▽
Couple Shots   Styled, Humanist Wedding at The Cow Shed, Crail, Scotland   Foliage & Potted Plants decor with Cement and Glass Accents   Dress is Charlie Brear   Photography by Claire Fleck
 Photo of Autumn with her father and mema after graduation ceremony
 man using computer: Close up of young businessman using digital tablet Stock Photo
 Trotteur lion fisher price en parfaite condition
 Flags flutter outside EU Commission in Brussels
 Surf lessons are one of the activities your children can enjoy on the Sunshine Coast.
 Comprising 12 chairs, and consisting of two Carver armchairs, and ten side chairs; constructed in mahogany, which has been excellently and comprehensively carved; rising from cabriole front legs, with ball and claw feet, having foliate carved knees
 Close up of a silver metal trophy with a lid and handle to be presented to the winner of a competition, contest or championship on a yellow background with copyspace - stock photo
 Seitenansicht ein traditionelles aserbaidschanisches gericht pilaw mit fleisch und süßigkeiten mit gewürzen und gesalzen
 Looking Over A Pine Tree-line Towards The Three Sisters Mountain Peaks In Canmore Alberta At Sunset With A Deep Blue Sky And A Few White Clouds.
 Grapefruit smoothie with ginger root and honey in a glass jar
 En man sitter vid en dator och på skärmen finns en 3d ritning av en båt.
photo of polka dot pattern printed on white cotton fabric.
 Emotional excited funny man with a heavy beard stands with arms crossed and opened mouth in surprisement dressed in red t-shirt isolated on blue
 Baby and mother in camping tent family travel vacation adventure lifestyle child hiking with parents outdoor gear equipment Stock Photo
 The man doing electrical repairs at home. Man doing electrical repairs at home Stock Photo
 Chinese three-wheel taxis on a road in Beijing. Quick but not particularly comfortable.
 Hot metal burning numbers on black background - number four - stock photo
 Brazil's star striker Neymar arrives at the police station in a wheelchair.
△
Write out the full listing exactly as given.

Couple Shots   Styled, Humanist Wedding at The Cow Shed, Crail, Scotland   Foliage & Potted Plants decor with Cement and Glass Accents   Dress is Charlie Brear   Photography by Claire Fleck
 Photo of Autumn with her father and mema after graduation ceremony
 man using computer: Close up of young businessman using digital tablet Stock Photo
 Trotteur lion fisher price en parfaite condition
 Flags flutter outside EU Commission in Brussels
 Surf lessons are one of the activities your children can enjoy on the Sunshine Coast.
 Comprising 12 chairs, and consisting of two Carver armchairs, and ten side chairs; constructed in mahogany, which has been excellently and comprehensively carved; rising from cabriole front legs, with ball and claw feet, having foliate carved knees
 Close up of a silver metal trophy with a lid and handle to be presented to the winner of a competition, contest or championship on a yellow background with copyspace - stock photo
 Seitenansicht ein traditionelles aserbaidschanisches gericht pilaw mit fleisch und süßigkeiten mit gewürzen und gesalzen
 Looking Over A Pine Tree-line Towards The Three Sisters Mountain Peaks In Canmore Alberta At Sunset With A Deep Blue Sky And A Few White Clouds.
 Grapefruit smoothie with ginger root and honey in a glass jar
 En man sitter vid en dator och på skärmen finns en 3d ritning av en båt.
photo of polka dot pattern printed on white cotton fabric.
 Emotional excited funny man with a heavy beard stands with arms crossed and opened mouth in surprisement dressed in red t-shirt isolated on blue
 Baby and mother in camping tent family travel vacation adventure lifestyle child hiking with parents outdoor gear equipment Stock Photo
 The man doing electrical repairs at home. Man doing electrical repairs at home Stock Photo
 Chinese three-wheel taxis on a road in Beijing. Quick but not particularly comfortable.
 Hot metal burning numbers on black background - number four - stock photo
 Brazil's star striker Neymar arrives at the police station in a wheelchair.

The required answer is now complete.